Anyways it is 4:38 am and I am frustrated, and sad, and frankly scared, and also drunk. The tone is changing, because it’s hitting me. I am thinking about the people I love who have just blossomed into their genders and now don’t know where to go. I am thinking of the people in Gaza who will somehow now get an even worse genocide. I am thinking of working people who will be thrown out of work. I am thinking of the beds that my friends are preparing for people who will flee the orders for deportations. I am thinking of the people who will continue to stream up north for abortion access. Beautiful lives ruined for no reason. It makes me angry. It should make all of us angry, and sad.
It’s so silly but I keep thinking of The Grapes of Wrath right now, because I’m dragged towards the art that actually matters to me when stuff gets bad. In the movie Tom Joad is talking to his Ma’ after migrating across the country. She is dazed and scared, but he is impassioned. He’s seen the way the way that things actually are; his family has been dragged across the country, and lost their home, but he has found himself in communal struggle. He sees that America is ugly, and beautiful. He admits to Ma’: “Maybe it’s like Casey says, a fella’ ain’t got a soul of his own, it’s just a little piece of a big soul, the one big soul that belongs to everybody…”, and when Ma’ asks him what he’ll do he says, “…then I’ll be all around in the dark, I’ll be everywhere… wherever there’s a cop beating up a guy, I’ll be there. I’ll be there in the way guys yell when they’re mad. I’ll be there in the way kids laugh when they’re hungry and supper’s ready. And when the people are eating the stuff they raise and living in the houses they build, I’ll be there too.”
I’m writing on a newsletter, which is such a silly thing, and there is endless anguish over what the point of a newsletter is. I expect that those questions will only expand from here to: what is the point of writing, what is the point of art, should I keep going, what is the point in being? I have my thoughts: I will go to the barricades for writing, and art, and I am less bullish on the merits of my glorified blog. I am frankly depressed, sitting here now. Sitting alone on the couch, a very stiff drink, my face hurts. I am feeling like George Bailey in It’s a Wonderful Life, when he is praying at the bar just before walking over to the bridge. I haven’t felt this way in a very long time. It is either a feeling you know, or don’t. I hope you don’t.
My plea is: please keep going. There is a tendency to invoke ‘parasocial’ in these dynamics, but this is strictly ‘social’. If you are feeling any of that despair, any of that emptiness, I will be there with you, I really promise that.
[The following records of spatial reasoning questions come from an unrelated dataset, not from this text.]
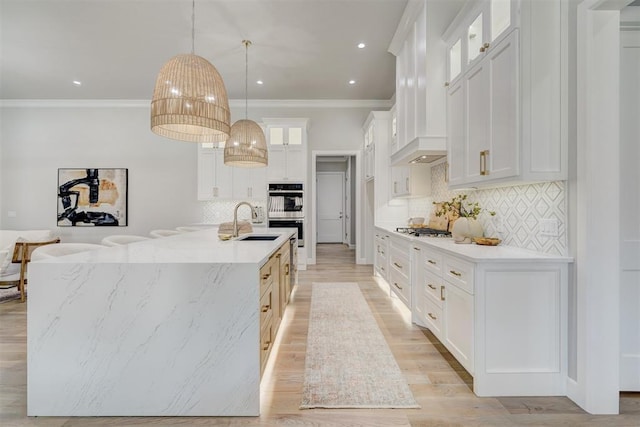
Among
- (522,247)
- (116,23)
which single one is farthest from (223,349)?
(116,23)

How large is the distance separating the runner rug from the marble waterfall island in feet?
1.62

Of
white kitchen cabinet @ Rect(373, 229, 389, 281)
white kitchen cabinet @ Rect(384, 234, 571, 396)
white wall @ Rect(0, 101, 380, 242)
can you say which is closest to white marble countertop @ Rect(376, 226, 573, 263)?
white kitchen cabinet @ Rect(384, 234, 571, 396)

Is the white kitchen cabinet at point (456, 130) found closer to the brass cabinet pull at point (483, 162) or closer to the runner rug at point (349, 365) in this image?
the brass cabinet pull at point (483, 162)

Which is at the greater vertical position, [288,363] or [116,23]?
[116,23]

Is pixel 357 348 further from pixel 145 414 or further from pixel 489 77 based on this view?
pixel 489 77

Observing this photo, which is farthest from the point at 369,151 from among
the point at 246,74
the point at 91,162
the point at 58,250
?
the point at 91,162

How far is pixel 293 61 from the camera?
456 cm

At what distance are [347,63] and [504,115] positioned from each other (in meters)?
3.21

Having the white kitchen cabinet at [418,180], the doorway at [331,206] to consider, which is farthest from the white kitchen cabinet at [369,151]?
the doorway at [331,206]

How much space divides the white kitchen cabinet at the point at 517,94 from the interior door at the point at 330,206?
7.36 metres

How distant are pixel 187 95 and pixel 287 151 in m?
3.90

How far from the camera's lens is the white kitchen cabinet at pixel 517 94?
1855 millimetres

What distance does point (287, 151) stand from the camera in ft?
19.1

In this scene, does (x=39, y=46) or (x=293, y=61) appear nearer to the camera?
(x=39, y=46)
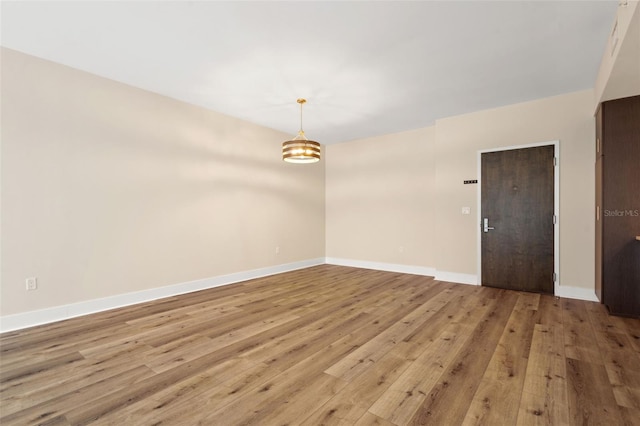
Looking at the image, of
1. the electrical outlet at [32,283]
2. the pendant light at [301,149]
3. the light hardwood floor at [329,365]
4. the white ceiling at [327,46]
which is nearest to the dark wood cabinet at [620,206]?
the light hardwood floor at [329,365]

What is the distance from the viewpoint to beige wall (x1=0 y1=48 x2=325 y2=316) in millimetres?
3154

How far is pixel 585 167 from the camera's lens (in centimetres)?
413

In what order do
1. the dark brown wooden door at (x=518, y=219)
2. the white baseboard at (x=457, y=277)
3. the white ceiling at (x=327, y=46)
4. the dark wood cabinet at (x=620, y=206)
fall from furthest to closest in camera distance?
the white baseboard at (x=457, y=277), the dark brown wooden door at (x=518, y=219), the dark wood cabinet at (x=620, y=206), the white ceiling at (x=327, y=46)

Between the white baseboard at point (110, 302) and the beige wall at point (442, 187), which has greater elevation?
the beige wall at point (442, 187)

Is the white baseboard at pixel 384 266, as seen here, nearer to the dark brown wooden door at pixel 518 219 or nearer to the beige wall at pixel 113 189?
the dark brown wooden door at pixel 518 219

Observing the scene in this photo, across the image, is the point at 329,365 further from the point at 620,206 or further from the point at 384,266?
the point at 384,266

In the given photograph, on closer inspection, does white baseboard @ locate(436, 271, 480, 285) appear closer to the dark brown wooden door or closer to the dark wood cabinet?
the dark brown wooden door

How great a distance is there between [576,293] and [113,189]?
6.58m

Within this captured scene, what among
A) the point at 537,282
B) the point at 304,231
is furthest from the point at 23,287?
the point at 537,282

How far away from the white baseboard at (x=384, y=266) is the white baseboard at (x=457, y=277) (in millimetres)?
242

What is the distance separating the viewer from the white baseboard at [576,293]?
4.02 metres

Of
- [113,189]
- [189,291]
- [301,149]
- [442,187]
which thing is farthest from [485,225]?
[113,189]

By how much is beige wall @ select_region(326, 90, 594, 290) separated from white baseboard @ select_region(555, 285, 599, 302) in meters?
0.08

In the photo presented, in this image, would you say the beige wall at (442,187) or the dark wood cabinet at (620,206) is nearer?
the dark wood cabinet at (620,206)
Even if you don’t feel the emptiness, I will be there too. Please, I mean it: comment to me, email me, DM me, whatever, I will be there with you, I will message you back, I will write you a letter, if you are in my geographic part of the world I will buy you a coffee or drink or go to a march with you, I really mean that. What is it that Tom Joad said, ‘I’ll be there’. All we have is each other. That’s all we ever had. I’ll be there.
A term that essentially no longer means anything, unless you’re very cool in a specific way.
I voted for her, but it doesn’t even matter anymore, it frankly never mattered.
Exactly what I needed to read. Always exactly what I needed to read. Thank you again and again, my friend.
All we have is each other <3 I was going to complain and screech but instead I want to share something hopeful: yesterday the people in Massachusetts voted to allow rideshare workers to unionise. Uber and (I believe) DoorDash spent millions in several states to keep this from happening, but that money went to waste here. Drivers can now unionise! This is such a small victory, and doesn’t help all the rest of it, but it is a victory at least here.